第九章「同胞」第一節
第一世代の山口鈴は、孝にパソコンを見せた。都の情報が記載されている。彼は一般家庭に引き取られみたいだった。鈴も都と特別扱いを受けていた。実験のために血も提供し続けた。第二世代の実験を、成功させるためにと、実験を手伝い続けた。
実験の手伝いをしていて、彼女が見た限り次世代の研究ーー第二世代の研究も、うまくいっていなかった。都の情報の開示も、鈴がまいた罠だとは、気づいていないようだった。今なら、脱走していった、しようとした者の気持ちが分かる。妻である奈美でさえ容赦なく、殺す人物である。
容赦ない人物の手元にいたなんて、ゾッとする。小さい時の自分は、明らかに狂っていた。実験台になる家族が泣き喚いても、関係なかった。
必要ではないとーー教え込まれていた。競争の中でのし上がるのには、力が必要だった。だからこそ、鈴は孝に体を開いた。名誉も名声も手に入れるために、武器として体を売ったのだ。
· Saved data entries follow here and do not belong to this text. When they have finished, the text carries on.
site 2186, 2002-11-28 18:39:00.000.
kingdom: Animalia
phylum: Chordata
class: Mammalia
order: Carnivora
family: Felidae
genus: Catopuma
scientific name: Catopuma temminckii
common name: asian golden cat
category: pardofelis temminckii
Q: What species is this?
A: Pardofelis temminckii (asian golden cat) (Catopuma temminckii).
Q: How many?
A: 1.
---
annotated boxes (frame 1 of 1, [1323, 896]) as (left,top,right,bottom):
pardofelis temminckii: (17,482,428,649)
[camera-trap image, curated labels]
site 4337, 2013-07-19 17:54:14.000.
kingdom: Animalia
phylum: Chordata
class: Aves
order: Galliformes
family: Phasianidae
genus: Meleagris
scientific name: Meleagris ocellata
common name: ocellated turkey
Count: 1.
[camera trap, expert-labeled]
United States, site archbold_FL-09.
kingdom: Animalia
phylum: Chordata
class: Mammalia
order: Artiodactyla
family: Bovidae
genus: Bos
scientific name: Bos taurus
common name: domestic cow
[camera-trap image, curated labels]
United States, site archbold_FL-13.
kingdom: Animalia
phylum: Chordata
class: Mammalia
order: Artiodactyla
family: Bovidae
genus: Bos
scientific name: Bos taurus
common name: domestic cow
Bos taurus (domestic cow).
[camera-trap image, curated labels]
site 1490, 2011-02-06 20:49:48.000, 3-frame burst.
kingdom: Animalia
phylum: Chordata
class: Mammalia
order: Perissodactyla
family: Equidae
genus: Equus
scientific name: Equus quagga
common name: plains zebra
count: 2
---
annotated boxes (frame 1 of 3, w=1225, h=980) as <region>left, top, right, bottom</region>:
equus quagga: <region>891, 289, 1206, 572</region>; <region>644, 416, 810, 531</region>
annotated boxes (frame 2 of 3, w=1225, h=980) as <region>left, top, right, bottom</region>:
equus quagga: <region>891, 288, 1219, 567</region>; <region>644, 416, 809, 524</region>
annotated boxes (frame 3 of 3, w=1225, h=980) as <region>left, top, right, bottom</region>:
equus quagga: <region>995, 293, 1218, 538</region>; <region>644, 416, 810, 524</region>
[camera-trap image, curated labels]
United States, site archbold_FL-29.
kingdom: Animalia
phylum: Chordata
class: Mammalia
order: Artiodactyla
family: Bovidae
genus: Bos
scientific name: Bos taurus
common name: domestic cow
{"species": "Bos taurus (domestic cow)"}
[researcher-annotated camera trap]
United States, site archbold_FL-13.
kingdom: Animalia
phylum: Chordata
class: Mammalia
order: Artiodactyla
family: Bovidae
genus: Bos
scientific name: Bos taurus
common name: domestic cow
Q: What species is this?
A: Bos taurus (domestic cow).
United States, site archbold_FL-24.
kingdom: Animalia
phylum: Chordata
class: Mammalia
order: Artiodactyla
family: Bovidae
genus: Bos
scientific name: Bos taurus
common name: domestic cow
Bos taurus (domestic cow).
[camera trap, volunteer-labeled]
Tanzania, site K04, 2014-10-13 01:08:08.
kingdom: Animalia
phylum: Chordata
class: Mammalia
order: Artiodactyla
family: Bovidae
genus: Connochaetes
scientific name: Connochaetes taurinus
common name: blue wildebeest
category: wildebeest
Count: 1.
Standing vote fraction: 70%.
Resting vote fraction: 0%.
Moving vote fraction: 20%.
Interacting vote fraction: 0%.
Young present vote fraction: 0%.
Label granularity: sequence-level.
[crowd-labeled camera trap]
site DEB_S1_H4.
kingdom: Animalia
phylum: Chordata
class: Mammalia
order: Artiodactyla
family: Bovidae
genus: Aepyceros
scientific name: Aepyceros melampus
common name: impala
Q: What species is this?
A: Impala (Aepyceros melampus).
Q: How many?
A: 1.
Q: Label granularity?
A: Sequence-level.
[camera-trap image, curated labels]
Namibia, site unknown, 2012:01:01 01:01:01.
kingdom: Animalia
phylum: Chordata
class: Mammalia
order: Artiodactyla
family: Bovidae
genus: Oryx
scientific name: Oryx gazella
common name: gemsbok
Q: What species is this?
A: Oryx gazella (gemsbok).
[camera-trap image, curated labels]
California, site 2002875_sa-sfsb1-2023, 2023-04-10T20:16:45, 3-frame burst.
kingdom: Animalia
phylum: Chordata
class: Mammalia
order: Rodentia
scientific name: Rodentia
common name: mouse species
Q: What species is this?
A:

いつか、トップになり、実験を引き継ぐ志しを胸に刻んでいた。
鈴の服の中に手が入ってくる。肌を手がはっていく。幼くても鈴の体は素直だった。ぴくり、と体を震わせる。躾てある体は、順応に反応してしまう。小さくても体は「女」だった。「女」としての本能であり、体は順応である。鈴は孝を受け入れば、周囲よりも優位に立てる。高みの見物ができる。孝の実験も手伝っていたし、同等の立場になれるはずである。
人の上に立つのは、気持ちがいいだろうか。
誰のためではなく自分のために、勝ちにいくのだ。居場所のためーー勝利ために、席をとりにいく。
本気で狙いにいく。
そのために、体を開いた。
ーーお願い。
ーー教授、もっと。
何度も何度も体をささげた。ささげてきた。結果、彼女の体は耐えらなくなった。子供もできにくい体に、なってしまった。研究用の次世代すら産めないと分かれば、状況は一変して、周囲の態度と視線は、冷たくなっていく。刃の如く突き刺さる。忌み嫌われる存在となり、一人一人と離れていった。
研究所でのやり取りは、偽りの愛情だった。孝からの愛情なんてなかった。愛してくれている。自分を 見てくれているなんて、幻でしかなかった。
簡単に何もなくなってしまうのだろうか。
砂の塔みたいにもろく、崩れていった。
鈴は駆け引きに負けたのだ。
いらないと、ハシゴをはずされた。
高い場所から、突き落とされた。
体を売ってまで手にしたのは、なんだったのだろうか。
何のためだったのだろうか。
汚れた体で誰が「愛している」と言ってくれるのだろうか。
打ちのめさされて、ボロボロになった時に、湊と出会った。孝を倒すための共犯者として、手を組んだ。飢えていた心も、荒れていた心も、徐々に満たされていく。
潤っていった。
ゆっくりと、染み渡っていった。
今のままだといけない。
自分優位ではいけないと、ダメだと目が覚めた。「孝」の呪縛から解き放たれたのである。自分自身の 「愛」は歪んでいて、正常ではないと知った。狂っていた。抱かれ続かれたのも、鈴の責任である。大きな過ちだったとしても、過去は過去だ。
消せはしないし、前進するしかない。未来は先にあり、見える世界は無限大に広がっていく。広がるだろう世界に、飛び込めばいい。今度は自分が周囲の盾になる番だ。守るべき立場の位置となる。孝に探りの視線を、向けた。彼女が口を出さなくても、研究所は終焉に向かっている。一気にたたみかければ、簡単に研究所は潰れる。簡単に潰れてしまったら、おもしろくない。少しずつ、攻めたてていくつもりでいた。
鈴はふ、と笑った。
孝を見下している笑顔だった。
鈴は無表情に戻る。
「鈴」
「何でしょうか?教授」
「お前は私の傍にいてくれるよな?」
「さぁ?どうでしょう?」
鈴は淡々と孝に返す。
鈴の淡々とした返答に、孝はまゆをひそめた。ひそめても興味はない。鈴はその日が、刻々と近づいているからなのか、湊の言葉を思い出す。
『山口さんがもう少し大きくなって、体力がついたら研究所を抜け出すために動きましょう』
鈴にとって湊の言葉は、救いとなっていた。まだ、動くべきタイミングではないのだろう。信じて待っていた。鈴は孝とこれ以上話すつもりはないと、一礼して研究室を出た。